**Task list**:
**A)** Copy the passage from the pregabalin cost-effectiveness abstract word for word, starting at "Cost-effectiveness analysis of" and ending at "(PHN) in Spain.".
**B)** Write the next part of the pregabalin versus gabapentin abstract, picking up after its final sentence.

**Text excerpt**:
# # # # #
Cost-effectiveness analysis of pregabalin versus gabapentin in the management of neuropathic pain due to diabetic polyneuropathy or post-herpetic neuralgia.Curr Med Res Opin. 2007 Oct; 23(10):2585-96.CM
To estimate the cost-effectiveness of branded pregabalin (PGB) versus generic gabapentin (GBP) in patients with neuropathic pain (NeP) due to painful diabetic polyneuropathy (DPN) or post-herpetic neuralgia (PHN) in Spain.
Using stochastic simulation, we estimated the cost-effectiveness of PGB 150-600 mg/d vs. GBP 900-3600 mg/d in a hypothetical cohort of 1000 patients. The model used data from three randomized controlled clinical trials. Pain was evaluated using a 0-10 scale. Mean baseline pain was 6.9 in both treatment groups. The model assigned untreated pain scores over 84 days. Treated scores were calculated using weekly changes in pain scores from trials. Outcomes included the numbers of days with no or mild pain (score < 4), days with >or= 30% and >or= 50% reductions in pain intensity, quality-adjusted life-years (QALYs), and estimated health costs.
# # # # #
**Supplied material**:

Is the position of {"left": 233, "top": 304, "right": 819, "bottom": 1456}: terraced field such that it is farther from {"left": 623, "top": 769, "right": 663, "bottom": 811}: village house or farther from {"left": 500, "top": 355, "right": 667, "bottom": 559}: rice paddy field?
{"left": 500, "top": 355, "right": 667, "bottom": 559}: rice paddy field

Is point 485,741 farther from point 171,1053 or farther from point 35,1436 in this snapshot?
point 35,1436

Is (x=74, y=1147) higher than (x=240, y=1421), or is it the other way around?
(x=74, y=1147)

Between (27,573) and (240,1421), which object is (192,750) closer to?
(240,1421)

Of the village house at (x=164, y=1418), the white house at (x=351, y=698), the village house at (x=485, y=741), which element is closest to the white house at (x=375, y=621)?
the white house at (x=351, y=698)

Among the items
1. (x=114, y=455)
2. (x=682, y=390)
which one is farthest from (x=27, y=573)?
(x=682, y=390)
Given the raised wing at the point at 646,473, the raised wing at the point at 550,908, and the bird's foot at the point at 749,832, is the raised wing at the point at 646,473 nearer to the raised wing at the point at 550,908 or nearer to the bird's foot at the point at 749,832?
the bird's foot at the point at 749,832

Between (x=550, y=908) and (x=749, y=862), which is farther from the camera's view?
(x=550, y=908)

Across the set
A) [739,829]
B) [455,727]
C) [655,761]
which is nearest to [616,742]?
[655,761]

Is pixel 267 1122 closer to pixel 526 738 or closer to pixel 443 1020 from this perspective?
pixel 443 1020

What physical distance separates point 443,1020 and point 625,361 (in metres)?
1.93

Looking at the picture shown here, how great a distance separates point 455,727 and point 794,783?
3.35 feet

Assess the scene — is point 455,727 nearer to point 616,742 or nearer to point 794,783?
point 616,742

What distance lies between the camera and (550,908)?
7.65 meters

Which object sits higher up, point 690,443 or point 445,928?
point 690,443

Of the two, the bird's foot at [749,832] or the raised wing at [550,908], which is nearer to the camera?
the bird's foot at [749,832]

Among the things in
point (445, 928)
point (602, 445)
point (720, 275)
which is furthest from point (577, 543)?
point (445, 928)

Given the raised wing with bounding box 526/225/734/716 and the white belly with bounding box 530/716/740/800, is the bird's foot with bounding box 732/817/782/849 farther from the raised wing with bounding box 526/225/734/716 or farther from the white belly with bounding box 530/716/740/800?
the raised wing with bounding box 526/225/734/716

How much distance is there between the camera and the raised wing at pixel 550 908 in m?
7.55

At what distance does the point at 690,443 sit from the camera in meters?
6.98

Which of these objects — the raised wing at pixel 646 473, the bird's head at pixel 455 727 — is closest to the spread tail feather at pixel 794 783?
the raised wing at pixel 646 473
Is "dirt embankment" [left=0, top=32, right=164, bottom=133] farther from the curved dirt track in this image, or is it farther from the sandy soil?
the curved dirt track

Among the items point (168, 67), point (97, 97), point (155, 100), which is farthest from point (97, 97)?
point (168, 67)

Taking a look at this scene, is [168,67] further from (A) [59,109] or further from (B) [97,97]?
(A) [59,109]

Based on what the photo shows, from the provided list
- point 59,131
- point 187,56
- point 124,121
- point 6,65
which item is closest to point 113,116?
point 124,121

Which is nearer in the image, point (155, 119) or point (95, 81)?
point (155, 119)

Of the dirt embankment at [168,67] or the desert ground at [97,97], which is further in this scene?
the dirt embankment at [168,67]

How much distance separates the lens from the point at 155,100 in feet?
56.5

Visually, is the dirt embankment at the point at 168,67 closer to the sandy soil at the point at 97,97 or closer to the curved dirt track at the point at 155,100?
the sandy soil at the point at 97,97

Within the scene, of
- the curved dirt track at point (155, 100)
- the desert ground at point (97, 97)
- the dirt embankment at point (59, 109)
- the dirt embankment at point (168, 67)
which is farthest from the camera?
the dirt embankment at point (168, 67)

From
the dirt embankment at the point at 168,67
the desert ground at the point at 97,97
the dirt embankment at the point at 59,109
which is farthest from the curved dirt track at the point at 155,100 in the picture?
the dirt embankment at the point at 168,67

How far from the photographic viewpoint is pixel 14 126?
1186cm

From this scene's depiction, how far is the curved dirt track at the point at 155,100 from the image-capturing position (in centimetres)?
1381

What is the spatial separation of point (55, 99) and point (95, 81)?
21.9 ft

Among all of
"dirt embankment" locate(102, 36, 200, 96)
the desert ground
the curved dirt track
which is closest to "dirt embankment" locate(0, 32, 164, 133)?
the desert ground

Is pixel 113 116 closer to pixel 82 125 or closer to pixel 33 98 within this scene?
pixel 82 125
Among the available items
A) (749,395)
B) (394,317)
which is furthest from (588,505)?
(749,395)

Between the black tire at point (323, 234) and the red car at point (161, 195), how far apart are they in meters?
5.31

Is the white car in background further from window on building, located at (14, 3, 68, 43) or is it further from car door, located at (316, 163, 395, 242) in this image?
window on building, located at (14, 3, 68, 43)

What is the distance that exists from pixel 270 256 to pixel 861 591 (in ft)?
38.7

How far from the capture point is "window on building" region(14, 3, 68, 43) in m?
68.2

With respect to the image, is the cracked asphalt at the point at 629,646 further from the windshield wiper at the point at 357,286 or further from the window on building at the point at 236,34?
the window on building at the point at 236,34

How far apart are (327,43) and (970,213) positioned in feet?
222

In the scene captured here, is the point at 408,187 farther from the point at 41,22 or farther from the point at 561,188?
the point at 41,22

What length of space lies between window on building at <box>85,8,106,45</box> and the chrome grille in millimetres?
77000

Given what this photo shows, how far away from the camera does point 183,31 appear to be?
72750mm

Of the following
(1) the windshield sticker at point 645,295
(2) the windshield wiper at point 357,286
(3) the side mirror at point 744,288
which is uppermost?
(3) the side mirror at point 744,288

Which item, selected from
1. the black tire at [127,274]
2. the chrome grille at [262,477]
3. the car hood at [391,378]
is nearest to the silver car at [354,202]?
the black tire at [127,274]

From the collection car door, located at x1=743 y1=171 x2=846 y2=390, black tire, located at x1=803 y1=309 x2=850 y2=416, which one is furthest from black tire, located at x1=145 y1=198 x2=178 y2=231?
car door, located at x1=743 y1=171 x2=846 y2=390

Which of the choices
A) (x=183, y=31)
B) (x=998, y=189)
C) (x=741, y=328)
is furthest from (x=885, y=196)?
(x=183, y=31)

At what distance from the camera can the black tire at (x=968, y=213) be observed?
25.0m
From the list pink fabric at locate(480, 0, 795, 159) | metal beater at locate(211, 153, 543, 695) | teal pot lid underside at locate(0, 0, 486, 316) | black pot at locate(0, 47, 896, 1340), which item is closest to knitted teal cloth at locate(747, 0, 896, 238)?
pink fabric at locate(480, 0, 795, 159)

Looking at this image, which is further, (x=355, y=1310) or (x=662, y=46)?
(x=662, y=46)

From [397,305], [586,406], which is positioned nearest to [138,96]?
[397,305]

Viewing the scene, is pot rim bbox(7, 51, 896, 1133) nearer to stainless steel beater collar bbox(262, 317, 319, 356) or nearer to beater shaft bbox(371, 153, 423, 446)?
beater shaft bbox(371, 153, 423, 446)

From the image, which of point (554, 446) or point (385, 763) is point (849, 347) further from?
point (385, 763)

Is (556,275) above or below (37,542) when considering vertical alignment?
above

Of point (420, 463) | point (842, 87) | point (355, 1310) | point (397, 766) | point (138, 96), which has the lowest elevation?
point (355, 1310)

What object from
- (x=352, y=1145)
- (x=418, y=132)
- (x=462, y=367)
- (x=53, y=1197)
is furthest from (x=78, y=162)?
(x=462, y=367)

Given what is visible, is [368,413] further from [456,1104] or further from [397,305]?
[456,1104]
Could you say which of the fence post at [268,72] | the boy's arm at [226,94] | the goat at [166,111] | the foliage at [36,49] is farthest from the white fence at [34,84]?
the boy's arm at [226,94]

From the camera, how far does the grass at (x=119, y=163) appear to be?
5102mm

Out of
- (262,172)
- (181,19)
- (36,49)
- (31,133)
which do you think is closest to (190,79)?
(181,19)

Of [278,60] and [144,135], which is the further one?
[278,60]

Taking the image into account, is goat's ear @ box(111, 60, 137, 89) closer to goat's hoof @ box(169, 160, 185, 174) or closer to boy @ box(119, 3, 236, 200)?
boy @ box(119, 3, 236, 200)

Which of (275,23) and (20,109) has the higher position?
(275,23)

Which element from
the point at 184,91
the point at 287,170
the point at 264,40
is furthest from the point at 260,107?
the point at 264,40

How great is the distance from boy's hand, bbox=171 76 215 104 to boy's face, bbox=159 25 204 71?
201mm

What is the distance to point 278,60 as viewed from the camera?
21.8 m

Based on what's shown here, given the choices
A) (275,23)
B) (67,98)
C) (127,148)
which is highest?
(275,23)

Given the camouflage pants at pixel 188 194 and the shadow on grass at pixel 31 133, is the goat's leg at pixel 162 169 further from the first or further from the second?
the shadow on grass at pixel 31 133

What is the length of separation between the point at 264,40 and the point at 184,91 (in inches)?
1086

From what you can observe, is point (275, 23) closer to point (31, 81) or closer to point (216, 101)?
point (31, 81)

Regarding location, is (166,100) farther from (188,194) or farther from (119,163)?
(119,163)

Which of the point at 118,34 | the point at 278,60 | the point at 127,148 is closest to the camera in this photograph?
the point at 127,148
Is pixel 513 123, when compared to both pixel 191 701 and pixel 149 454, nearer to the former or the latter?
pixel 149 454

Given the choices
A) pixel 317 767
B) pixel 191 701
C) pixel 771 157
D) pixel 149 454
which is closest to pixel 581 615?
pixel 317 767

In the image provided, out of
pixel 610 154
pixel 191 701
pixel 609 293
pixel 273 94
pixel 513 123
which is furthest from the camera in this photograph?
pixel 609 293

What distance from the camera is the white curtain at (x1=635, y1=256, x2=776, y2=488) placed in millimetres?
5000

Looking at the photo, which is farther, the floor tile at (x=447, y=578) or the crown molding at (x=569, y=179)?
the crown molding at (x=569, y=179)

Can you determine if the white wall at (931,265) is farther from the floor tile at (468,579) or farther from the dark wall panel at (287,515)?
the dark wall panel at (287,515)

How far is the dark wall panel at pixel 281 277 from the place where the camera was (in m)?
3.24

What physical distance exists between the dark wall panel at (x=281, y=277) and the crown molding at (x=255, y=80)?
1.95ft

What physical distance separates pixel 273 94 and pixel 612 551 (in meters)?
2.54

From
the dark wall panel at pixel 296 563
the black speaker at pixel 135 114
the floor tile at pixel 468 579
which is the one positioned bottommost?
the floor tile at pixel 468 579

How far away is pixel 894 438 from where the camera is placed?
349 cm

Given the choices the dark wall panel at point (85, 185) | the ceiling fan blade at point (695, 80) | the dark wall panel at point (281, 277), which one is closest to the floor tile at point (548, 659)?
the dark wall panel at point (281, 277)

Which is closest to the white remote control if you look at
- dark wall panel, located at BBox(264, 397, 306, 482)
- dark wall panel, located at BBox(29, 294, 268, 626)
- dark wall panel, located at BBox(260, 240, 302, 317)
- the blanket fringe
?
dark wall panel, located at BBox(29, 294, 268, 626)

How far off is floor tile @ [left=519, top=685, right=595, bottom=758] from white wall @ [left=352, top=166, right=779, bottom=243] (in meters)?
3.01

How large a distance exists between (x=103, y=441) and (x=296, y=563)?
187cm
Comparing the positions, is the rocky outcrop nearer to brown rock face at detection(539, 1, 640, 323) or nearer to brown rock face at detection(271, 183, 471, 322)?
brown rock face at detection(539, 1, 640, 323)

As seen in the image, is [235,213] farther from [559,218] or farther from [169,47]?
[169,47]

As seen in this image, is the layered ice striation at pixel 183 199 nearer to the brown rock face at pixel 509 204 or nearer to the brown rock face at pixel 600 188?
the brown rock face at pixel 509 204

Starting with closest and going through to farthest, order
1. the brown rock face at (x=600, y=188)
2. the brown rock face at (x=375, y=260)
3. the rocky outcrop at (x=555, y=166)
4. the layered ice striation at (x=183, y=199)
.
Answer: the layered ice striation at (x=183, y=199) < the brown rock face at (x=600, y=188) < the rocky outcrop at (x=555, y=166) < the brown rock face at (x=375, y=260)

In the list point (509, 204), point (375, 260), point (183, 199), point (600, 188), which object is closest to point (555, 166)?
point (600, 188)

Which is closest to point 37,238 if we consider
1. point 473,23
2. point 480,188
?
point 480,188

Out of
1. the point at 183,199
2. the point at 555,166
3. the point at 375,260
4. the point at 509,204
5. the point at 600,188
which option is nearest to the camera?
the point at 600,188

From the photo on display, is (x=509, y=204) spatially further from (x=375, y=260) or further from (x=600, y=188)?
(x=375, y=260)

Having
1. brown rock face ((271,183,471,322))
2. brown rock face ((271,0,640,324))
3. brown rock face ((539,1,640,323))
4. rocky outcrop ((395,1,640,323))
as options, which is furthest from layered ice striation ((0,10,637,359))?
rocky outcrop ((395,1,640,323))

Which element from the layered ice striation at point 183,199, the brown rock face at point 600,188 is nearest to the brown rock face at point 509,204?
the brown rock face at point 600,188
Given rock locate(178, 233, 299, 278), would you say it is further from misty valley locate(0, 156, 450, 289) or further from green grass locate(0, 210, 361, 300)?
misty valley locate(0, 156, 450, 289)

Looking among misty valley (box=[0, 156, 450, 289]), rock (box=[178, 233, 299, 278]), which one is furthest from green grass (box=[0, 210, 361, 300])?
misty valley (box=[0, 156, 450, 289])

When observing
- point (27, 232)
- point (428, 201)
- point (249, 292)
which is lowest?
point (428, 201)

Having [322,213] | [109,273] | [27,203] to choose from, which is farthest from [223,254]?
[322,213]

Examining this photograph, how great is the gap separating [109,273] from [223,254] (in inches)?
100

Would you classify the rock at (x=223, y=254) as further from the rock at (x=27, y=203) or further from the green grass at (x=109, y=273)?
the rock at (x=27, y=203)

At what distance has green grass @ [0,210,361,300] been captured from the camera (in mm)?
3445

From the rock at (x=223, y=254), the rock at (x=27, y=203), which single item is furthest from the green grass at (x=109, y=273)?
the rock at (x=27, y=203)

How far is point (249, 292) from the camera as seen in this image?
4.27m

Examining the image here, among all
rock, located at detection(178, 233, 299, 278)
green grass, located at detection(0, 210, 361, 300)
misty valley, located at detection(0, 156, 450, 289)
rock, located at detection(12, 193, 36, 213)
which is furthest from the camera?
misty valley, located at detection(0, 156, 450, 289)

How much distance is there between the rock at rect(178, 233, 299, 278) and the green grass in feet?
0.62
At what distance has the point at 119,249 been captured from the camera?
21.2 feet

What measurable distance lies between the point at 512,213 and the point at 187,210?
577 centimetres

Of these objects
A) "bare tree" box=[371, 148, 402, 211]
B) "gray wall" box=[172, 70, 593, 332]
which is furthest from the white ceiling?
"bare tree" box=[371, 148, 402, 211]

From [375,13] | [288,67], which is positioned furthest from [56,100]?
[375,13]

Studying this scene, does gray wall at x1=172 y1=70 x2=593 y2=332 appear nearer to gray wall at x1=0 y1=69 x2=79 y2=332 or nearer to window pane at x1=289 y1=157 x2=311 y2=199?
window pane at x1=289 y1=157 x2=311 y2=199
# # # # #
**Outputs by task**:
**A)**
Cost-effectiveness analysis of pregabalin versus gabapentin in the management of neuropathic pain due to diabetic polyneuropathy or post-herpetic neuralgia.Curr Med Res Opin. 2007 Oct; 23(10):2585-96.CM
To estimate the cost-effectiveness of branded pregabalin (PGB) versus generic gabapentin (GBP) in patients with neuropathic pain (NeP) due to painful diabetic polyneuropathy (DPN) or post-herpetic neuralgia (PHN) in Spain.

**B)**
Compared with GBP, PGB yielded an estimated mean of 8 (standard error, 0.4) additional days with no or mild pain, 6 (0.4) days with >or= 30% reduction in pain intensity, 9 (0.5) days with >or= 50% reduction in pain intensity, and a gain of 0.1186 (0.0002) QALYs for 12 weeks. The estimated total health costs of therapies were euro 1049 (euro 35) for PGB and euro 951 (euro 38) for GBP, respectively. Incremental cost-effectiveness ratio (ICER) for PGB versus GBP were a mean of euro 12 (95% confidence interval, euro 1-24) per additional day with no or mild pain, euro 431 (dominant-euro 876) per additional patient with no or mild pain, and euro 20 535 (euro 1607-40 345) per QALY gained.
According with data used in this modeling in patients with NeP due to DPN and/or PHN, PGB was shown to be more cost-effective than generic gabapentin in Spain.